What this task involves:
Every line in the listing below from the one with "site MAD_S3_MAD06, 3-frame burst." through the one with "category: elephant" is to be reproduced exactly, both ends included; leave out the rest.
** Opening Material provided block **
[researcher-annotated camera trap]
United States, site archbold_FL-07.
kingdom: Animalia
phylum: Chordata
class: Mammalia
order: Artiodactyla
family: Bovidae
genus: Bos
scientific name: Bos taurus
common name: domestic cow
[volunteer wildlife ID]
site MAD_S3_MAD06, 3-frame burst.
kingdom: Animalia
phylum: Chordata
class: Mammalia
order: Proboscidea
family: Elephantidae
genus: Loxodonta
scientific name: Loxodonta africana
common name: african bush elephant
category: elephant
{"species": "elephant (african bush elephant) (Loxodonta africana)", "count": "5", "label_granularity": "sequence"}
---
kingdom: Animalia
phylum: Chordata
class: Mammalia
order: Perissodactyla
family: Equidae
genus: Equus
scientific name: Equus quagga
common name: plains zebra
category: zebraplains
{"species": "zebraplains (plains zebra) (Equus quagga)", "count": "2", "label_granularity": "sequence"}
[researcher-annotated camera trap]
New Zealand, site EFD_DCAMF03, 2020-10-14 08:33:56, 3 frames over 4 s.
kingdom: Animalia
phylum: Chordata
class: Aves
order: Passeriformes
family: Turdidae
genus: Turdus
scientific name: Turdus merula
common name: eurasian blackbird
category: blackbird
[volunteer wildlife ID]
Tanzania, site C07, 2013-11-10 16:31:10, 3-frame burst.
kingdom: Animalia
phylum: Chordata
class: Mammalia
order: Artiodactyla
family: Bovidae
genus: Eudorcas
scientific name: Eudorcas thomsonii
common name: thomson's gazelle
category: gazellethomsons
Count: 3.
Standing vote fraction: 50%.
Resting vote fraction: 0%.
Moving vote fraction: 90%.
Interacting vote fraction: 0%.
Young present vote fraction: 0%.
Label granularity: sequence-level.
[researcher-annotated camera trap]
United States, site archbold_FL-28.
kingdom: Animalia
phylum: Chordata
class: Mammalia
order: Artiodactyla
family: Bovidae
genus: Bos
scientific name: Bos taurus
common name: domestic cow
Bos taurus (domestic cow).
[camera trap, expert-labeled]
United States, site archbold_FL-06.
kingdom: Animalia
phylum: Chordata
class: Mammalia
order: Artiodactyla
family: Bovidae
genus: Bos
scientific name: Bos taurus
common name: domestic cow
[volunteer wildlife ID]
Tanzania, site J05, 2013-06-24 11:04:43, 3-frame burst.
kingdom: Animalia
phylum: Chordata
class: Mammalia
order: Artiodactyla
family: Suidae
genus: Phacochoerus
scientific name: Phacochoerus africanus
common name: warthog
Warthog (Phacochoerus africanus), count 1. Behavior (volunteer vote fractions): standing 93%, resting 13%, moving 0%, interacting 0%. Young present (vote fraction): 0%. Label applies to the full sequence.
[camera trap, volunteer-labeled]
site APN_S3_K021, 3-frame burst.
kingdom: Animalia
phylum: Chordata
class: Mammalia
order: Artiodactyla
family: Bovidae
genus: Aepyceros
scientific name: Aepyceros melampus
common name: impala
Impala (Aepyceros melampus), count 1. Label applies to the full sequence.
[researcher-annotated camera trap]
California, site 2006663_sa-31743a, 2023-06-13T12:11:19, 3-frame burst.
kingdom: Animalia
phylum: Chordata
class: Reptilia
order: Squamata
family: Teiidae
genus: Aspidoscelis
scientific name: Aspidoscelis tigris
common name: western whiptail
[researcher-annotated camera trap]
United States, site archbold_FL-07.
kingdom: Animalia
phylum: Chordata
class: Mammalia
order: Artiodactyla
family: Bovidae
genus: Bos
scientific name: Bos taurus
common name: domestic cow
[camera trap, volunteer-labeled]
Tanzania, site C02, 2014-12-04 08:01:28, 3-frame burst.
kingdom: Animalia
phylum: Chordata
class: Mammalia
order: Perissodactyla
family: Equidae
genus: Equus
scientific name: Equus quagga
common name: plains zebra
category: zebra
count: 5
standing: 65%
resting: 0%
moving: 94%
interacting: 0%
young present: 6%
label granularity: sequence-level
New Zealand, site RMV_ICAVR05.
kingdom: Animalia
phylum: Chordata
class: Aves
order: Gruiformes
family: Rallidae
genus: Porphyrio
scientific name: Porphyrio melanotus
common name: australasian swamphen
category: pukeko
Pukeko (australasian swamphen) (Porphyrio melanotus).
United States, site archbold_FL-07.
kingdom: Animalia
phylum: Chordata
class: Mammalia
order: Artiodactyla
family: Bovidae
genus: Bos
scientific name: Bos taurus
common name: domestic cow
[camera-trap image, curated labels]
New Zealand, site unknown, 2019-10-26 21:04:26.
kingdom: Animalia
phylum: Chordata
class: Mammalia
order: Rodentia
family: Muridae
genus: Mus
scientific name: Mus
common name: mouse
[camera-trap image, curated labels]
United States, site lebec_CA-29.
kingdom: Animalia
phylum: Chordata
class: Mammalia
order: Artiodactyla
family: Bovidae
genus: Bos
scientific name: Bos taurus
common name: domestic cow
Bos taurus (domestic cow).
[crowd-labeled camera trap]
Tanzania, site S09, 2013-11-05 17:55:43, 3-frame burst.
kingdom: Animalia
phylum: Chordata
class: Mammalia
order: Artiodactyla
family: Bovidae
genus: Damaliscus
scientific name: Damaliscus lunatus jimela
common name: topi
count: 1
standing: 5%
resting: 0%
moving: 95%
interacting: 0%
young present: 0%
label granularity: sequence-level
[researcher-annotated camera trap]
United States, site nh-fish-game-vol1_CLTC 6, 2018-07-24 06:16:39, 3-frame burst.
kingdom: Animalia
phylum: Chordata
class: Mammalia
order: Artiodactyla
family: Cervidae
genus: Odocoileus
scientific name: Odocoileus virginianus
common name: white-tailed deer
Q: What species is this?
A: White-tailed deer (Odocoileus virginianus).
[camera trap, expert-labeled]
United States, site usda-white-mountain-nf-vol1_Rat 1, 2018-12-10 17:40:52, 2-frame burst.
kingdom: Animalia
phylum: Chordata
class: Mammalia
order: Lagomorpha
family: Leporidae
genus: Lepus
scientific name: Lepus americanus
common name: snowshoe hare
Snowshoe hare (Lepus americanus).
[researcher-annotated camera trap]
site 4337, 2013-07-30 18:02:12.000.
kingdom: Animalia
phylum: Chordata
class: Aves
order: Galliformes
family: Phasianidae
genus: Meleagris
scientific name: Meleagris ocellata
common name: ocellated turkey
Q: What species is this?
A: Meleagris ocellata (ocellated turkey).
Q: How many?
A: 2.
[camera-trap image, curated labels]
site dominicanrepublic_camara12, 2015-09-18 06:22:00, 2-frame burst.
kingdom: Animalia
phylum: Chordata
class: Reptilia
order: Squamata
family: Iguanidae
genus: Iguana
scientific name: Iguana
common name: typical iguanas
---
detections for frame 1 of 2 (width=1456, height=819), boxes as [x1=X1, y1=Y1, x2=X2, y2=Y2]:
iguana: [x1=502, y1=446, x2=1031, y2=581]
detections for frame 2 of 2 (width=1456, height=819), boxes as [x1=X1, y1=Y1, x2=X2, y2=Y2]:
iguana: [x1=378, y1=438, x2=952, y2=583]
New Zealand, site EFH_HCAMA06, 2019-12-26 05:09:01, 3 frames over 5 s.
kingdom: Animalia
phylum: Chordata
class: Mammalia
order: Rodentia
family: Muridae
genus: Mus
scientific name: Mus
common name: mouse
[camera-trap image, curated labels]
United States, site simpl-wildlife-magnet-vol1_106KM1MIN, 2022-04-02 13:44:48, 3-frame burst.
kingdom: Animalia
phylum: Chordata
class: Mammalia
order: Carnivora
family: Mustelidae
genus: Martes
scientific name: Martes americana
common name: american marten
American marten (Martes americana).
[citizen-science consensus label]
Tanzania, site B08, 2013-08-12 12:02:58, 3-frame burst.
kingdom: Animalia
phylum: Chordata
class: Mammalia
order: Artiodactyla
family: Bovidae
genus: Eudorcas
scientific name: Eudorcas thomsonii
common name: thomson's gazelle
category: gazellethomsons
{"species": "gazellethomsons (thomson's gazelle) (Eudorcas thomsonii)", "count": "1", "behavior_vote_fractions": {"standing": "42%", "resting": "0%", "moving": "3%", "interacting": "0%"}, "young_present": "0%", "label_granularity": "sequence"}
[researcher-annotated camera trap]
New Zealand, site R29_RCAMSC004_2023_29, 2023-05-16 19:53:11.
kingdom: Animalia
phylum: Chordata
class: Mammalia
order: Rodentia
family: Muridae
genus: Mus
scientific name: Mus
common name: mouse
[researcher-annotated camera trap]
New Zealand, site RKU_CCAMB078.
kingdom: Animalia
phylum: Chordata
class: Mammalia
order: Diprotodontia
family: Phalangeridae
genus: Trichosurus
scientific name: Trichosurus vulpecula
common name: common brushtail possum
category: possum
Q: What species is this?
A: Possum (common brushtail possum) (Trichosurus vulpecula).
** Closing Material provided block **
Output for this task:
site MAD_S3_MAD06, 3-frame burst.
kingdom: Animalia
phylum: Chordata
class: Mammalia
order: Proboscidea
family: Elephantidae
genus: Loxodonta
scientific name: Loxodonta africana
common name: african bush elephant
category: elephant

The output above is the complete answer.